Gosh, I nearly wet myself laughing, was she having me on? I was pathetic, but I really wanted to communicate to her.

‘You are very kind… and very beautiful!’ I replied, blushing. That was it, I had revealed the extent of your years of tedious apprenticeship: any question or comment on the economic future of Europe would inevitably meet with a gigantic question mark on my face.

            After a few minutes we arrived in a place called Old Bridge Road, close to a cricket ground, a game that I had never understood and still do not. She parked in an alley leading to a detached house with a sizeable front garden. I took my luggage and she opened the door, which led us into a porch way, with another door to the proper entrance to the lodging. I noticed that the knob was higher than in France, and round, not the kind that you can grab like a handle. The floor was carpeted in a dark pink, mauve colour, as far as I could see, because my relative colour-blindness prevented me from providing a more detailed description. I did not know what to do next. Mrs Maddison asked a question in which the words ‘freshen up’ and ‘bathroom’ were surrounded by strange onomatopoeias that barely sounded to plunge into one another. I was nearly fifteen years old, totally inexperienced and in a foreign land. Consequently, if I wanted to defend my case honourably, I had better fasten my seat belt and select a faster gear.

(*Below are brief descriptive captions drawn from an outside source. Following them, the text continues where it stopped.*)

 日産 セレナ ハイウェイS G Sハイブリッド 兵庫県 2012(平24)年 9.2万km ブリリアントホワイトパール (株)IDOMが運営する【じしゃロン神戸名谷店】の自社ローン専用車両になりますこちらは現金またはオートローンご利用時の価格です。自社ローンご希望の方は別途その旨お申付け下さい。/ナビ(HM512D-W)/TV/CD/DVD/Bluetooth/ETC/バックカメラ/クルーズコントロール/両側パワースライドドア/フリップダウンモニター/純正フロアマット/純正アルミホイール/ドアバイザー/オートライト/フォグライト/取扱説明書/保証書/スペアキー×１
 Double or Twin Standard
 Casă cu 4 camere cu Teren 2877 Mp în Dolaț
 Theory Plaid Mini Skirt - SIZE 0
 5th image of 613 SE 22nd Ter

‘I would like to take a shower, yes thank you!’

‘Would you like anything to eat or drink after you’ve had your shower?’

’I would be happy to take a cup of coffee, yes please!’

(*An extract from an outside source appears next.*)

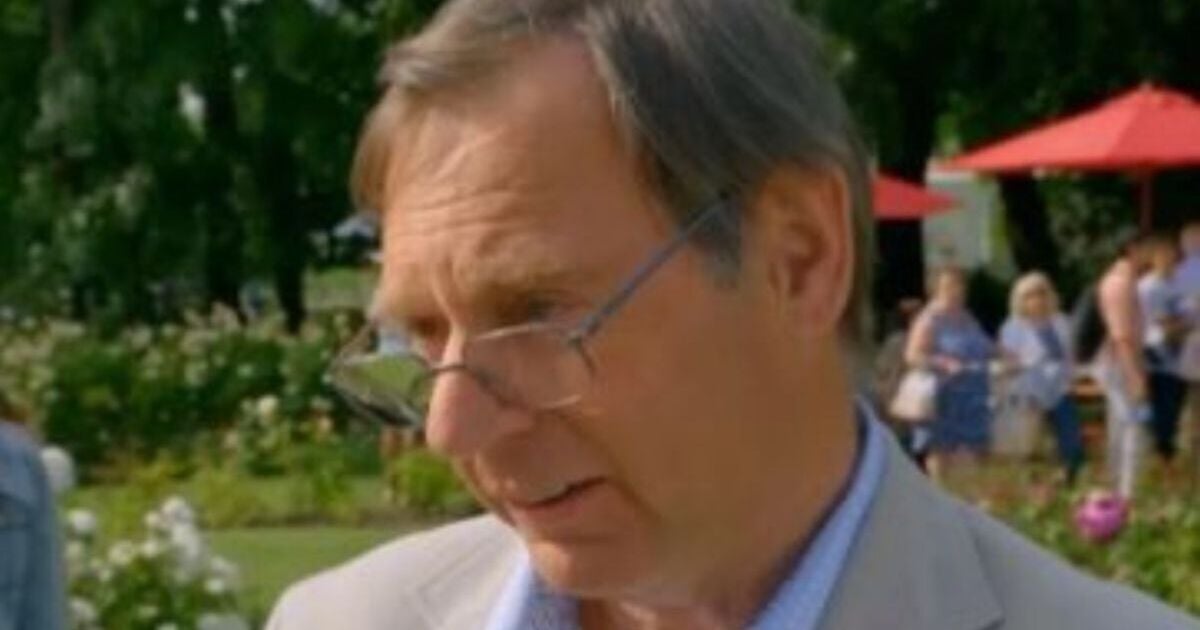 BBC Antiques Roadshow expert's four word demand as he discovers box's eye-watering value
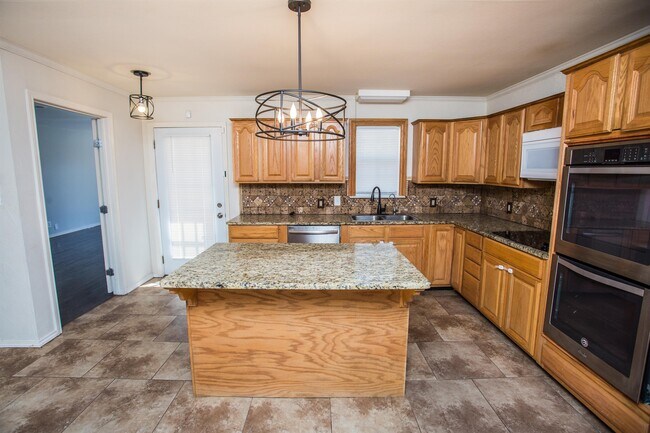 Building Photo - 4213 40th St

            She answered something, with a pace that I began to follow, straining very hard, where the words ‘correct’, ‘don’t mind’, ‘have’, ‘instead’ and ‘take’ entered my brain. It only remained to put them together and to use a little imagination. I had made a mistake, hence the verb ‘correct’. Her expression was slightly uneasy, she did not want to offend me. She had heard a sentence that bordered on the understandable but would not qualify me to play in Romeo and Juliet at the Royal Albert Hall instantly. Now, if I rewound the film in my brain, the first part seemed uneventful, ‘I would like’ expressed fairly accurately my request. The coffee was the object of my request. ‘yes please’ was also quite innocent. The only possibility was the use of the verb ‘to take’ that would have been appropriate in French, but it appeared that ‘to have’ would rejoice a native speaker’s ears in such a situation. She went on to explain that you can ‘have a smoke, have a good time, have a laugh, have a nap, have a cup of tea (with a smile, which meant that, apparently, to have a cup of tea was the next best thing to reaching Paradise without wasting time in the purgatory, whereas you can take the train, the plane, the car, the time to read a book, the trouble to help someone in case of difficulty, with cases where both possibilities were acceptable such as to have or to take a shower. She was speaking slowly and I was looking into her eyes as if to absorb the knowledge that she was diffusing.

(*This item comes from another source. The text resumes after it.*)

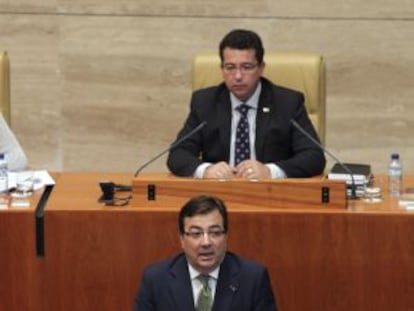 El presidente en funciones de la Junta de Extremadura, Guillermo Fernández Vara, durante su intervención en la Asamblea.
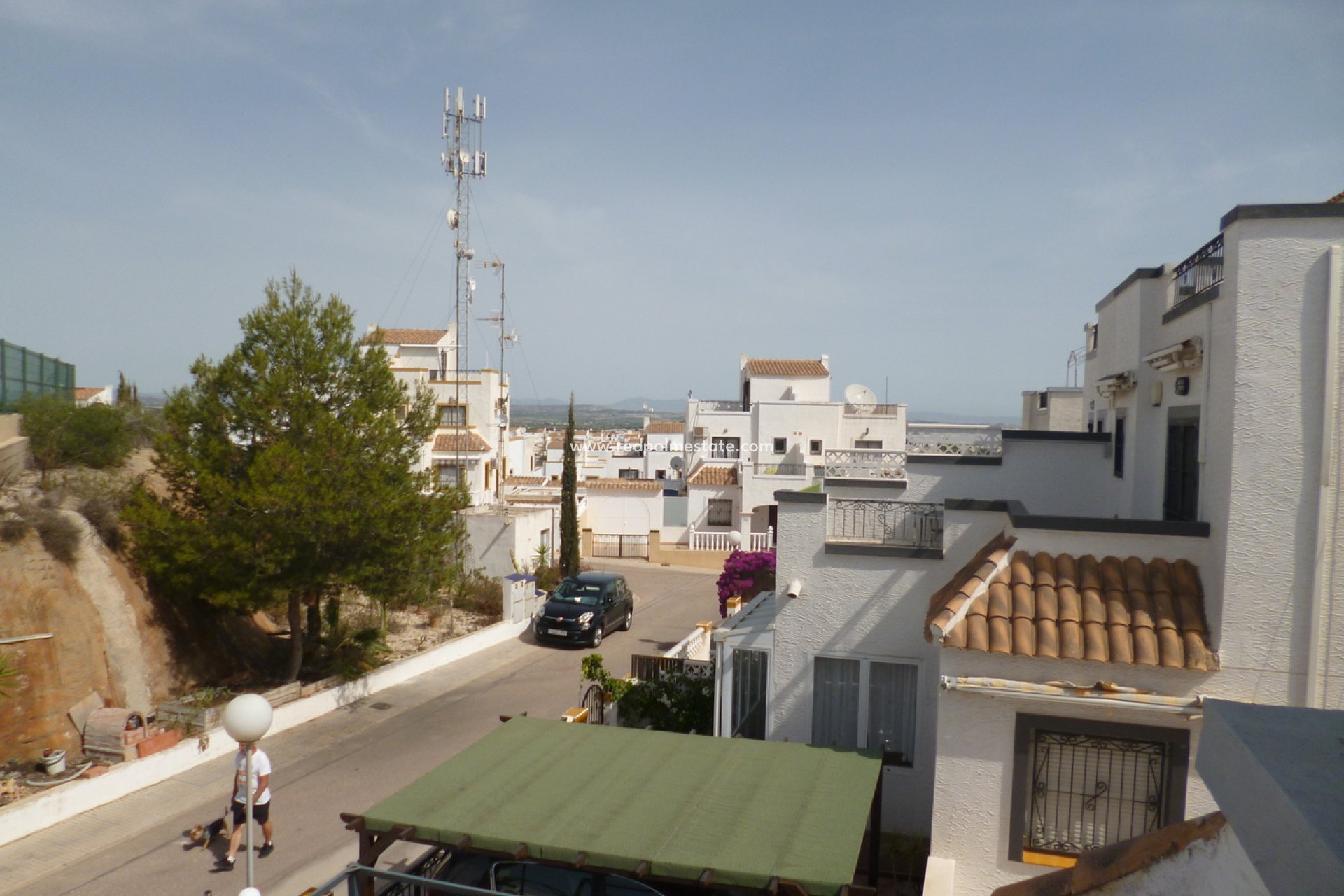 Återförsäljning - Fyrbäddsvilla -
Torrevieja - Costa Blanca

‘I’ll make you a nice cup of coffee for you to enjoy when you come downstairs.’

              She showed me to my room upstairs and to the place where I could HAVE the long-awaited ablutions. She closed the door behind her and I was left to my own device. I was relieved to remove my garments and wash the sweat of the day. I dreaded the moment when I might know that there was a Mr Maddison, who was enjoying her company every single day of his life. If I had been in his shoes, I would have a broad smile of beatitude permanently enlivening my baby’s face.